A taxpayer has won the latest round in what has been described as landmark litigation against the Indian tax authorities that centred on the methodology used to choose comparables to benchmark the profits of an Indian taxpayer.
The Delhi Bench of the Income Tax Appellate Tribunal (ITAT) ruled on November 2 that a transfer pricing officer was not correct to reject the comparables used by Mentor Graphics, a captive service provider, to price the software development services it provided IKOS Systems, its US parent company, in 2001 and 2002.
The Commissioner of Income Tax (Appeal) had sided with the transfer pricing officer, so Mentor appealed to the ITAT.

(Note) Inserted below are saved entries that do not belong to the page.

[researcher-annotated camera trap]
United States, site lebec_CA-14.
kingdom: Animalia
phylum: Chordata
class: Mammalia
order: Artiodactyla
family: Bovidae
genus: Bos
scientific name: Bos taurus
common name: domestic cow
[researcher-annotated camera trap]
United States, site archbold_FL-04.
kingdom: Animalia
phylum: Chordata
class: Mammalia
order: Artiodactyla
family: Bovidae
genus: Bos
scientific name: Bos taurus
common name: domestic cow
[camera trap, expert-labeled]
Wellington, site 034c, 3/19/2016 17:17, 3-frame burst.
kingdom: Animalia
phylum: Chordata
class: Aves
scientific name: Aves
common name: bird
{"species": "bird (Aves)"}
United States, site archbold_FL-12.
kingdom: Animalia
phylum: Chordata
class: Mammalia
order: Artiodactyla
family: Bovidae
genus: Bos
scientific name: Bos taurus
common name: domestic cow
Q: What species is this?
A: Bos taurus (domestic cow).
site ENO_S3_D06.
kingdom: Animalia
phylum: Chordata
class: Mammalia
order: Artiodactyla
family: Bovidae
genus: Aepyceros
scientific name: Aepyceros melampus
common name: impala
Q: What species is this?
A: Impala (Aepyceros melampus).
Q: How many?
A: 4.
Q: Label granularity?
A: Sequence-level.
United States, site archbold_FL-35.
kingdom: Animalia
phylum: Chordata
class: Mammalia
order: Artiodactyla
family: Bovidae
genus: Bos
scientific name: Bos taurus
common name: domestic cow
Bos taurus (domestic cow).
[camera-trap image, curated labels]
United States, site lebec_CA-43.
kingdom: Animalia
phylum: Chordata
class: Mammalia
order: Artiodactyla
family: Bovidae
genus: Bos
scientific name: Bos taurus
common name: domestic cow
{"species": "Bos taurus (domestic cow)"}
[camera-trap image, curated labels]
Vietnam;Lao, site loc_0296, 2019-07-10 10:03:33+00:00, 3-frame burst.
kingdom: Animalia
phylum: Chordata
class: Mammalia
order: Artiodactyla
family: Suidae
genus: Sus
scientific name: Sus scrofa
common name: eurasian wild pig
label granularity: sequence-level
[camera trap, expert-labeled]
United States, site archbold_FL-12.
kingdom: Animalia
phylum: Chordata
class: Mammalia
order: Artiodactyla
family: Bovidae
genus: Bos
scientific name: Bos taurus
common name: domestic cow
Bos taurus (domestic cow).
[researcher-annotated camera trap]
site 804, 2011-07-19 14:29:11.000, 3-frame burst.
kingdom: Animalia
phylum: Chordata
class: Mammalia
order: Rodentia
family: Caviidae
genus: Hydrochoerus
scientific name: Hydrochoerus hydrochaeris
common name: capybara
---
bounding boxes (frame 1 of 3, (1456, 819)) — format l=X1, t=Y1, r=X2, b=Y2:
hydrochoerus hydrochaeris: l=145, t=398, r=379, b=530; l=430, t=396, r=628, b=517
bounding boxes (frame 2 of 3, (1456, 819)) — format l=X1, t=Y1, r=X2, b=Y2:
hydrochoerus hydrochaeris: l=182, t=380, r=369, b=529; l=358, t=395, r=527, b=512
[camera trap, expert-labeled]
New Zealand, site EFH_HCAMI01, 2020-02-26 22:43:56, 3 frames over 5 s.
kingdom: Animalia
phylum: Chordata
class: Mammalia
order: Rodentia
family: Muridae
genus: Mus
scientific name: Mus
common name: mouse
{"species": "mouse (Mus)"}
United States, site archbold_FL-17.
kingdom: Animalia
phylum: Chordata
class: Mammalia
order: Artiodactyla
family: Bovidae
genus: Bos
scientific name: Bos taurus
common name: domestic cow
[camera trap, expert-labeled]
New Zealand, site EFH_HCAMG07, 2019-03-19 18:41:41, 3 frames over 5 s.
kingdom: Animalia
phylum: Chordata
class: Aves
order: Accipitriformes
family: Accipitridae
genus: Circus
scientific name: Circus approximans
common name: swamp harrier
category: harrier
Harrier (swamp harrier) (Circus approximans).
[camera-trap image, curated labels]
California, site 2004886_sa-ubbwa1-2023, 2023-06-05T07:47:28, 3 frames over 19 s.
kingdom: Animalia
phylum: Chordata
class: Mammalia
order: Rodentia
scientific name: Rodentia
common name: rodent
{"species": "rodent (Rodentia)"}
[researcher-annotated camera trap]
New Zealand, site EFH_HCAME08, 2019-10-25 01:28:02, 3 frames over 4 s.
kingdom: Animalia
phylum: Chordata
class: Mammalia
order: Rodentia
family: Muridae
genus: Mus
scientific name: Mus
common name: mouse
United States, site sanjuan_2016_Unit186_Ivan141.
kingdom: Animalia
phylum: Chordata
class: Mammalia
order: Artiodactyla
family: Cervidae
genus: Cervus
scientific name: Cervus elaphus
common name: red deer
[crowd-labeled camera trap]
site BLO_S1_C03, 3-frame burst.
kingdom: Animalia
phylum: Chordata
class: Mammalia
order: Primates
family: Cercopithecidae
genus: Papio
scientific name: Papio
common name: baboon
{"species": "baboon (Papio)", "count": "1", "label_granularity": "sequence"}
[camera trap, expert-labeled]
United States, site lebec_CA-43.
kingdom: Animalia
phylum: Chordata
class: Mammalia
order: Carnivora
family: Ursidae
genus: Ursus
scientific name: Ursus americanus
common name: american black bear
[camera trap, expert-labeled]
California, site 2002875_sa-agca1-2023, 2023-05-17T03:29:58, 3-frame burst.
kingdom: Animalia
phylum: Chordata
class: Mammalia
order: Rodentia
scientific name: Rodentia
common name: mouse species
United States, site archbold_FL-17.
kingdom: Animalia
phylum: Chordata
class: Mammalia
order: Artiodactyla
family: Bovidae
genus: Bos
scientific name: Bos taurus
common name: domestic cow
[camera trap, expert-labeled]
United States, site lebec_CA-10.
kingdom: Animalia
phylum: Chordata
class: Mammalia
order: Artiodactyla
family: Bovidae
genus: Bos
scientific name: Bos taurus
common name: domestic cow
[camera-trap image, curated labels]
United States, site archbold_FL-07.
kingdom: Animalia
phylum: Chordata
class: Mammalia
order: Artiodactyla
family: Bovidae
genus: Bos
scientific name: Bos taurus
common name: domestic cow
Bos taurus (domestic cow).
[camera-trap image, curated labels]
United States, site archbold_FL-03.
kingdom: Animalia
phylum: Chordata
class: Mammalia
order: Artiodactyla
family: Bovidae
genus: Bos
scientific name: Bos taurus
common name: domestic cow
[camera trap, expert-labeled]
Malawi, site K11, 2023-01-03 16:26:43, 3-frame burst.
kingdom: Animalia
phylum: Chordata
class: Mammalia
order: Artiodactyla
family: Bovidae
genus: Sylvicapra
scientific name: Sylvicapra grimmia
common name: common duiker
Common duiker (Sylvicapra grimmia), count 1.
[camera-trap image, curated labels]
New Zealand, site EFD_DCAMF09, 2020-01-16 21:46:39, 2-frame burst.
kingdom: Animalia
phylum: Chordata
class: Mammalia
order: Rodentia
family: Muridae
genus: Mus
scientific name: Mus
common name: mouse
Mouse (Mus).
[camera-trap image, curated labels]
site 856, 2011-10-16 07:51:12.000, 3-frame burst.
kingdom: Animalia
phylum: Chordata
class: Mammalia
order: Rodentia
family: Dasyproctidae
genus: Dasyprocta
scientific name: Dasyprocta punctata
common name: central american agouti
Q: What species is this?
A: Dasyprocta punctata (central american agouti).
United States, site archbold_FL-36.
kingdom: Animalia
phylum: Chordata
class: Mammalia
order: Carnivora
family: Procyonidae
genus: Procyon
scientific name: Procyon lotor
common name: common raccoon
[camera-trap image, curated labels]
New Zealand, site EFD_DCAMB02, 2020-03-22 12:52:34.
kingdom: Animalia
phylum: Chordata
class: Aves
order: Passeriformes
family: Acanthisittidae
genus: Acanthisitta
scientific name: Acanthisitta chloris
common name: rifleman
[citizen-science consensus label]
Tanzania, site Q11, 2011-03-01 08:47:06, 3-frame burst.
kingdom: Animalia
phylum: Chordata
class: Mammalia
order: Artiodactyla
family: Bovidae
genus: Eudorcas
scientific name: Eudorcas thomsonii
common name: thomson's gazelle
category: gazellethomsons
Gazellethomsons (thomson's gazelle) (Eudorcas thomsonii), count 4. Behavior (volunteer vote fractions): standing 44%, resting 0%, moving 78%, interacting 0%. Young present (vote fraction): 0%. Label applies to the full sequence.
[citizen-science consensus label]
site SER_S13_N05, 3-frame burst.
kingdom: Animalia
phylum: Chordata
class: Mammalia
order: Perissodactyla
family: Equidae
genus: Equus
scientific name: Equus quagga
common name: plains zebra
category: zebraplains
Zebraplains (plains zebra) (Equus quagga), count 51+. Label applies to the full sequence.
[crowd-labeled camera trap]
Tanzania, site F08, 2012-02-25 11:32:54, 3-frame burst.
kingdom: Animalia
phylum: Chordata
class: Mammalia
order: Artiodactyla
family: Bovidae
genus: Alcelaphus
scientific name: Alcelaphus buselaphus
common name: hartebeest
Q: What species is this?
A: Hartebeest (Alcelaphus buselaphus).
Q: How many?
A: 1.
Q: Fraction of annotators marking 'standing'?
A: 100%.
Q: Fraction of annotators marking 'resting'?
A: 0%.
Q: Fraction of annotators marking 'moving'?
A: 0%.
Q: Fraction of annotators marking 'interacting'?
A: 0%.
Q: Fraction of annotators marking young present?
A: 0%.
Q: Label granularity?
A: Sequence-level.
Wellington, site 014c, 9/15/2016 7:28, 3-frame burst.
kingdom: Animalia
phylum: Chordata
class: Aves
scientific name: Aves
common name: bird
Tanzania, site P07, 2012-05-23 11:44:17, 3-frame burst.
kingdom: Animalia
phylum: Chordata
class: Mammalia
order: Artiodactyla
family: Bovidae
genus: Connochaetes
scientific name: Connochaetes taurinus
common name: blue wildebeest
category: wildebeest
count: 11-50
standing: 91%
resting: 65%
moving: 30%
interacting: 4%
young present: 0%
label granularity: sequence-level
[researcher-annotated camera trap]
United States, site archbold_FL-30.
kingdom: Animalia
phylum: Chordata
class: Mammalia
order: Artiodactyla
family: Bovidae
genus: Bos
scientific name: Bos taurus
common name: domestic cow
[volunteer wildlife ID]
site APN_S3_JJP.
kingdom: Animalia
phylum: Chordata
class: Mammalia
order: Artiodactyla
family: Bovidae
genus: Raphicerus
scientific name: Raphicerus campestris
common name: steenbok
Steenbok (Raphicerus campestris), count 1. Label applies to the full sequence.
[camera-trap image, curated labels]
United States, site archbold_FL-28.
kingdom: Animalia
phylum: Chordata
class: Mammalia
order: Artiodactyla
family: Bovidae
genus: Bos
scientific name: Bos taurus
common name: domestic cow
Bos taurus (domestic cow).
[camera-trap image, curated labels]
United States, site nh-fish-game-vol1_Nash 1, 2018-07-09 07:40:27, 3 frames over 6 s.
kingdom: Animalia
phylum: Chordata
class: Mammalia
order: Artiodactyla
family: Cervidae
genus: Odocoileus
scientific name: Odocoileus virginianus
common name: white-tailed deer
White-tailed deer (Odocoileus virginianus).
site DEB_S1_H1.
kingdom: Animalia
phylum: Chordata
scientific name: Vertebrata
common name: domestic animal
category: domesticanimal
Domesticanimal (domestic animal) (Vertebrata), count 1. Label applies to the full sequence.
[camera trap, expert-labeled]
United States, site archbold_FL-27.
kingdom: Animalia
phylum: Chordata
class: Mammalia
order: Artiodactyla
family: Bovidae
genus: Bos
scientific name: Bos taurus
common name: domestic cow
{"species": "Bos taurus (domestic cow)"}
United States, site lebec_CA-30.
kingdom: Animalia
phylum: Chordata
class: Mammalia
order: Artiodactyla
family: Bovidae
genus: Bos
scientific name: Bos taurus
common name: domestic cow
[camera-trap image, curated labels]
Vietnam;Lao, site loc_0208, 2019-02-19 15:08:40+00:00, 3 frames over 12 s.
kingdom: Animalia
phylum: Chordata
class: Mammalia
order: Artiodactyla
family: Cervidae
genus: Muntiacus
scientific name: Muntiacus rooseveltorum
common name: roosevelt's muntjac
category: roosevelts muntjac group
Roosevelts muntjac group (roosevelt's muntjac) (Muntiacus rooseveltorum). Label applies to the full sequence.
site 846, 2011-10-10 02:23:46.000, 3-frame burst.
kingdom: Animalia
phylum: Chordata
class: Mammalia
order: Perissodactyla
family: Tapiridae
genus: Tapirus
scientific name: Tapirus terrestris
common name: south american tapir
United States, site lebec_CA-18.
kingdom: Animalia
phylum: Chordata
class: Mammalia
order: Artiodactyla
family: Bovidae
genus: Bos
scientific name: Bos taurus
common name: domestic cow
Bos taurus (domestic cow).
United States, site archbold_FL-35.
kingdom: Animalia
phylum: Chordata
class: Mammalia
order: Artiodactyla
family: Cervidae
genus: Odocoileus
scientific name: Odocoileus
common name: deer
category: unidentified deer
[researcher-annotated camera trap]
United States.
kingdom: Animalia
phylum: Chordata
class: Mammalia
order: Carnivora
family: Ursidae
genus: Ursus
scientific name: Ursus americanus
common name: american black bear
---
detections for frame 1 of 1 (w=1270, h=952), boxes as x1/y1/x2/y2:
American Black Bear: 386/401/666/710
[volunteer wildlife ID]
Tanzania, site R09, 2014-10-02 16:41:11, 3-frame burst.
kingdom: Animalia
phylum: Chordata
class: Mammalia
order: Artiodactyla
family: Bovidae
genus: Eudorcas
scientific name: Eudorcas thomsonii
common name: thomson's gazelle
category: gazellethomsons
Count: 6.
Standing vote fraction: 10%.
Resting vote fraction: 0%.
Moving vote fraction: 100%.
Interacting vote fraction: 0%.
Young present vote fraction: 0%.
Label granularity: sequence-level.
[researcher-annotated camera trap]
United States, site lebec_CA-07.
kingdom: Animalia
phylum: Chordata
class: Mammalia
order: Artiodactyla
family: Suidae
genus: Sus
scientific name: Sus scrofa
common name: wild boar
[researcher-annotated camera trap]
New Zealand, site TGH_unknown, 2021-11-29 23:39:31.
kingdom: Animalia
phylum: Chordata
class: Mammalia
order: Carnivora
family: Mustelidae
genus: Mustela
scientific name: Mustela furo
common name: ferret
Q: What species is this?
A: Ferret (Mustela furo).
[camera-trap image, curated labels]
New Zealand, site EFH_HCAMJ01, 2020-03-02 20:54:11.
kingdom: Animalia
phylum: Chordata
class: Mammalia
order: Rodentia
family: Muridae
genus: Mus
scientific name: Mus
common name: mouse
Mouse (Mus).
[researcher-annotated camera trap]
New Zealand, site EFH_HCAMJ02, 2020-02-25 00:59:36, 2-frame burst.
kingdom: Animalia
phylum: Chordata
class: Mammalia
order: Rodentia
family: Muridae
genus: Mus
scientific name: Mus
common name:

Mentor had chosen the transactional net margin method to benchmark their transactions and the Tribunal judged that it had gone about the choice in the correct way.
The Tribunal said a taxpayer didn't have to satisfy all points in a range of prices to establish that the arm's length price they came to was valid. It said adjustments were necessary if a taxpayer's characteristics, such as its functions, risks and assets, and that of the comparables it had chosen were different.
"The observation of the Tribunal on the selection of comparables and the due emphasis on function, asset and risk analysis will assist in resolving TP
disputes specially in the cases of outsourcing units," said Samir Gandhi of Deloitte, Haskins & Sells.